BANDUNGFOOTBALL.COM —Ketua Umum PSSI, Erick Thohir, memastikan atmosfer besar akan terasa di Stadion Utama Gelora Bung Karno saat Timnas Indonesia membuka ajang FIFA Series dengan menghadapi Timnas Saint Kitts and Nevis, Jumat (27/3/2026).
Menurut Erick, FIFA Series bukan sekadar laga uji coba. Turnamen ini menjadi momen penting bagi Timnas Indonesia untuk memulai era baru bersama pelatih John Herdman, sekaligus memperlihatkan wajah baru permainan skuad Garuda di hadapan publik sendiri.
Ia menegaskan, kesempatan menjadi tuan rumah ajang FIFA yang baru pertama kali digelar ini harus dimanfaatkan sebaik mungkin. Indonesia ingin menunjukkan kesiapan sebagai pusat sepak bola di kawasan, termasuk dari sisi penyelenggaraan pertandingan internasional.

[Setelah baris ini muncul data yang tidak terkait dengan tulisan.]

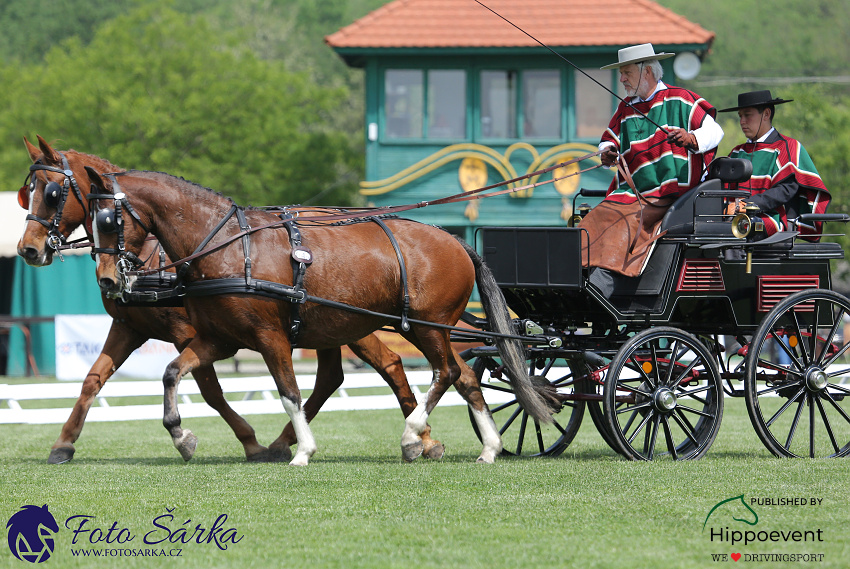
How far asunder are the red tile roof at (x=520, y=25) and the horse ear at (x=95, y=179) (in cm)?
1452

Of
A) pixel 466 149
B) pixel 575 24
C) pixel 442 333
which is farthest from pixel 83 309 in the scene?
pixel 442 333

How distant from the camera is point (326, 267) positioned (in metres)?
7.46

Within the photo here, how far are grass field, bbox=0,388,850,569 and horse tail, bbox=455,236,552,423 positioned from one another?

“Kami ingin FIFA Series di GBK menjadi momentum positif. Bukan hanya bagi Timnas, tetapi juga bagi sepak bola Indonesia untuk menunjukkan bahwa kita mampu menjadi tuan rumah dengan atmosfer luar biasa,” ujar Erick.
Laga melawan Saint Kitts and Nevis juga akan menjadi debut bagi John Herdman. Pelatih asal Kanada itu dikenal memiliki rekam jejak impresif setelah sukses membawa Timnas Kanada lolos ke Piala Dunia 2022, mengakhiri penantian panjang selama 36 tahun.
“Coach Herdman punya pengalaman membangun tim hingga tampil di Piala Dunia. Kami berharap energi baru itu bisa terasa di Timnas Indonesia,” tambah Erick.
Pertandingan pembuka ini juga menghadirkan cerita menarik. Duel kedua tim berpotensi menghadirkan nuansa “rasa Liga Inggris”, mengingat sejumlah pemain dari kedua kubu memiliki pengalaman berkarier di Inggris.
Di skuad Indonesia, terdapat nama seperti Elkan Baggott, Justin Hubner, dan Nathan Tjoe-A-On. Sementara dari Saint Kitts and Nevis, ada Jordan Bowery dan Tyrese Shade.
Sorotan juga tertuju pada kembalinya Elkan Baggott ke skuad Garuda setelah terakhir tampil pada Mei 2024. Kehadirannya diyakini akan memperkuat lini pertahanan Indonesia, terutama dalam menghadapi permainan fisik lawan.
Pada FIFA Series kali ini, Timnas Indonesia diperkuat kombinasi 24 pemain, terdiri dari 14 pemain yang berkarier di luar negeri dan 10 pemain dari kompetisi domestik. Perpaduan ini diharapkan menciptakan keseimbangan antara pengalaman internasional dan karakter lokal.
Erick menilai komposisi tersebut mencerminkan perkembangan positif sepak bola Indonesia. “Kita punya banyak pemain abroad, tapi liga domestik tetap jadi fondasi. Kombinasi ini yang ingin kita bangun agar Timnas semakin kuat,” jelasnya.
Dukungan suporter di Stadion Utama Gelora Bung Karno diyakini akan menjadi energi tambahan bagi para pemain. Atmosfer khas GBK kerap menjadi kekuatan tersendiri bagi Timnas saat tampil di kandang.
Erick pun berharap FIFA Series menjadi lebih dari sekadar pertandingan, melainkan awal perjalanan baru bagi Timnas Indonesia di bawah arahan John Herdman.
“Kami ingin masyarakat datang ke stadion, mendukung Timnas, dan menyaksikan FIFA Series perdana ini. Semoga ini jadi langkah awal yang positif,” tutupnya.